“Did you ever get the feeling,” once asked sad-faced comedian George Gobel, “that the world was a tuxedo … and you were a pair of brown shoes?”
That remark by “Lonesome George,” uttered while following mega-stars Bob Hope and Dean Martin on a 1969 “Tonight Show” telecast, cracked up Johnny Carson and became a classic that was played again and again on “Tonight” anniversary programs.
But the notion that everybody on the planet … except you … fits in quite nicely is no laughing matter. Nor is it a giggling or even a chuckling matter, if you ask me.
In at least one aspect, I have been turned into an outcast, a man alone, fighting a losing battle to belong, to be accepted, to be part of the herd instead of being sent off into the wilderness like the Azazel goat.
Trust me, nothing tells you that you don’t fit in as much as the inability to find anything that fits. I have a body that corporate America simply refuses to accommodate.
I’m fit to be tied, but decidedly not fit for anything else, including a shoe, a sneaker, a pair of pants, but most of all, a shirt.
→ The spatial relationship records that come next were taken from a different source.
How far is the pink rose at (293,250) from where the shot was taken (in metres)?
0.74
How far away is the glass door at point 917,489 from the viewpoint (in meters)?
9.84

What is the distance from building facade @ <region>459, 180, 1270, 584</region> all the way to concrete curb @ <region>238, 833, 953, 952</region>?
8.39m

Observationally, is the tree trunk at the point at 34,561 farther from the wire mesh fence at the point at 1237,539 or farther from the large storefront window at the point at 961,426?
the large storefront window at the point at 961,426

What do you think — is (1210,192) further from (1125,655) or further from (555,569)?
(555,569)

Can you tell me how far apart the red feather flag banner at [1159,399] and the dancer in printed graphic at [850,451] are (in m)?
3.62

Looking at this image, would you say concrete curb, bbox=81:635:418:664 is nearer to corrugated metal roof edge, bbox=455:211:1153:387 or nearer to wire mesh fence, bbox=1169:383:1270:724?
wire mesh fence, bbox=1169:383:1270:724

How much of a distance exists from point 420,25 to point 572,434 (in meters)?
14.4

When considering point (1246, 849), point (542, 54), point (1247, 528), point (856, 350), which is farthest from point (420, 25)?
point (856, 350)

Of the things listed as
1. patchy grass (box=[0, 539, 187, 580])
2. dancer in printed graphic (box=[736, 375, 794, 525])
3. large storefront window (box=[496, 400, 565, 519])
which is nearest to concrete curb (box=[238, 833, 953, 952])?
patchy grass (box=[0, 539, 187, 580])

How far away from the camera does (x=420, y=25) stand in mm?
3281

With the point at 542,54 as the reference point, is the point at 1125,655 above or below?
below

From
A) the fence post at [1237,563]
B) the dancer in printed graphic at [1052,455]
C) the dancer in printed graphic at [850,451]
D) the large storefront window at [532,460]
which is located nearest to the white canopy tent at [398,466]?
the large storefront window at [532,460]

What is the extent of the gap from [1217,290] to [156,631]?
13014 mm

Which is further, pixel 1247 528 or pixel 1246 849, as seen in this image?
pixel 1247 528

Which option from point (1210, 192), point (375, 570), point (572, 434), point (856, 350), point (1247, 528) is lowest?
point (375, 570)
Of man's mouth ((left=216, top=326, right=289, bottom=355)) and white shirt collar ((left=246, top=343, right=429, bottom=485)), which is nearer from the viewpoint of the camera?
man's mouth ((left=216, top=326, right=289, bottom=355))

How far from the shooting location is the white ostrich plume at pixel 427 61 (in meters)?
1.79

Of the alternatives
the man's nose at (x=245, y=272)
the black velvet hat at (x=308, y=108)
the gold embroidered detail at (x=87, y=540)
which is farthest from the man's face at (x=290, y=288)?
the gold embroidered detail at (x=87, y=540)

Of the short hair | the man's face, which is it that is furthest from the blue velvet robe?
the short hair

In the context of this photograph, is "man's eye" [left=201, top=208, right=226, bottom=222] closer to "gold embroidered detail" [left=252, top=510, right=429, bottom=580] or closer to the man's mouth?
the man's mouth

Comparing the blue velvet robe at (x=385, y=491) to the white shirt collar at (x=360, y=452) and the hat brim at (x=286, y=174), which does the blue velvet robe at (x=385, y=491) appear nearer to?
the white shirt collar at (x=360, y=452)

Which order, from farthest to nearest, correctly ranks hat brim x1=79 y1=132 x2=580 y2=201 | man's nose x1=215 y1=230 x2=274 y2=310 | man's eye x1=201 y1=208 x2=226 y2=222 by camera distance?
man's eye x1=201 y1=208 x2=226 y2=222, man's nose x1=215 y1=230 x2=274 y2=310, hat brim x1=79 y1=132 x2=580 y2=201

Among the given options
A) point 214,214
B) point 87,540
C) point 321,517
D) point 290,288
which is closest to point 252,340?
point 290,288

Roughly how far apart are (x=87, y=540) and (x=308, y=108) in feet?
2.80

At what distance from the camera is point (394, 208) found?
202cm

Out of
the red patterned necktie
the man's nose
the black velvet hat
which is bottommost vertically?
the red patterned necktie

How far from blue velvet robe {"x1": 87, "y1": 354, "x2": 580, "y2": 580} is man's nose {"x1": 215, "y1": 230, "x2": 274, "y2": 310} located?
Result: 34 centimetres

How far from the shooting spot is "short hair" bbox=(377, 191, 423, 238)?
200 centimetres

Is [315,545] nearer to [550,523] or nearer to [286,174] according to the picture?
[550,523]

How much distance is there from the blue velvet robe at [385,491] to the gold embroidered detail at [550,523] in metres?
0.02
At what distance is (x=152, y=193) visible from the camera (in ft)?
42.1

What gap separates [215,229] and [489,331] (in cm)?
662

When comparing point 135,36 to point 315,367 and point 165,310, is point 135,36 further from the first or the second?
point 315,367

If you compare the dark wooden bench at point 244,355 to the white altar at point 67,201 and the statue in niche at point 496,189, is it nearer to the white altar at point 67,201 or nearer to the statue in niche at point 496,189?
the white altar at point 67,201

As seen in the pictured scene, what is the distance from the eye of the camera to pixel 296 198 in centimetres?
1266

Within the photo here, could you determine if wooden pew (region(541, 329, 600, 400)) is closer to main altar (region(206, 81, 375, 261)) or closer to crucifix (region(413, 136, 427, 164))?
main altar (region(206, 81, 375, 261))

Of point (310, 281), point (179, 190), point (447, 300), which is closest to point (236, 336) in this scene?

All I desired was a simple shirt that I could hang a necktie on before I stumble into the office. What with management insisting I show up each weekday, and the quintet of shirts I bought two or so years ago starting to resemble a “tattered flag … ‘midst a hail of fire,” I needed five of the things.
So, what’s the big deal, right? Just go buy some shirts.
Not so fast. As it turns out, my neck size is 16½, and my sleeve length a manly 35 inches.
Little did I know that on one dark night, the corporate masterminds in charge of shirt sizes for the American working man got together in a dastardly plot. They knew, somehow, that a 34-35 sleeve would barely reach my forearm, and a 36-37 would cover my fingers to the cuticles.